EXCERPT TO READ:
┄┄┄┄┄┄

The ironic part of all of this is the financial requirements for getting your permesso di soggiorno, when you arrive in Italy, are less stringent. To pass muster in that process, your income needs to be equal to a basic pension from the Italian governmnet – something around 1,000 to 1,200 euro a month – far less than what the consulate requires. Crazy, isn’t it?

You’re not allowed to work to fund your stay while living in Italy.

I encourage you to state in your letter, and in person, your clear understanding that the elective residency visa is a non-working visa. Doing freelance work isn’t spelled out or forbidden – especially if you’re doing work for clients back in the States. BUT, you can’t include that in any computation for monthly income. If you try to include that, you’re begging for trouble right out of the gate.

The Consulate will want to see that you’re committed.

Here’s the other tricky thing. In order to make an application you’re supposed to have an airline ticket for your intended date of departure to Italy, as well as a comprehensive medical insurance policy covering your first full year. You must show coverage that includes emergency medical evacuation and repatriation.

Then, there is proof of where you’ll be living. If you already own property, then show your deed from the sale, as well as a certifcato d’agibilità, which guarantees your dwelling is up to code for living. I recommend to people who are leasing to have this document as well, if at all possible.

If you plan to lease, you’ll need a signed lease or letter from you landlord, at a minimum, covering the year of your visa dates.

If you are being hosted by a friend, you’ll need a letter stating this, along with the property details, and stating that you will not be paying rent. Documentation to show that this is a legitimate property will be essential.

So, all the above are commitments that are required by the consulate for you to even make the application. Yet, the consulate clearly states your making the application doesn’t guarantee success. So, you may need to purchase refundable airline tickets, refundable insurance (if you don’t actually take the trip), and a lease or letter that stipulates you have no obligation if you are turned down for your visa.

Within eight (8) days of arriving in Italy you are required to make your application to the questura for a permesso di soggiorno.

┄┄┄┄┄┄

GIVEN ENTRIES:
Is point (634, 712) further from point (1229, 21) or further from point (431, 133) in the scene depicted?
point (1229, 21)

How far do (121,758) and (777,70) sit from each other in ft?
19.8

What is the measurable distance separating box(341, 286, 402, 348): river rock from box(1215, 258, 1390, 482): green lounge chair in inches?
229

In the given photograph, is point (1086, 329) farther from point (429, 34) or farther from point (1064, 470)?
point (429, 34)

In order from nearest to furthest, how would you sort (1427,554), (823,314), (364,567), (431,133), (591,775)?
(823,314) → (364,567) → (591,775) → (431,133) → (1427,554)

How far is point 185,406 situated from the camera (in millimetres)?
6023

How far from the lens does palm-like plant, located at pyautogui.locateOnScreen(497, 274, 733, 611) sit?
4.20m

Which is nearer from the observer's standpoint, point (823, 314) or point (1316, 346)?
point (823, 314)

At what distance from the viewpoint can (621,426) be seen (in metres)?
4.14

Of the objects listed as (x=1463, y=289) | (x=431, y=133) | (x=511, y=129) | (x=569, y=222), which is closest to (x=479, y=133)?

┄┄┄┄┄┄

Write what comes next in the passage on Italy's elective residency visa, starting after its final sentence about applying to the questura. The rows were taken from a separate source and are unrelated to the passage.

Once you’ve made it through the Italian Elective Residency Visa process, your next step is applying for your permesso di soggiorno in Italy. Don’t put this off after you arrive. Make your application at the post office (same place you’ll get your application “kit”, unless you work through a free service provided by some unions), and that’s where your appointment with the questura will be made. You’ll receive a receipt to that effect. Don’t lose it!

When you go through immigration at your point of entry into Italy, make sure you show the Visa page in your passport, and they should stamp it immediately across from the visa. I was told by my questura that this serves as announcing my presence in the country. Some areas may expect you to go to the local questura, regardless, to announce your presence. It’s best to check.

The permesso process will seem much more straightforward, and the requirements less onerous. Hang onto copies of the paperwork you submitted for your visa application, since there isn’t much new documentation required (not that I can remember!). You will have to provide the most recent financial summaries of your accounts (not six months worth of statements as required for your visa application).

Whew! I’ve thrown a lot of information at you, but my hope is to provide a bit more clarity to a process that seems daunting. As always, I disclaim that this is all based on personal experience, and experiences shared with me, and may not accurately reflect what will be required of you in your particular situation. And, requirements by the consulate sometimes can be a moving target. It is incumbent for you to confirm requirements with your individual consulate.

I hope this helps, in some small measure, to help steer you towards a successful application for your Italian Elective Residency Visa!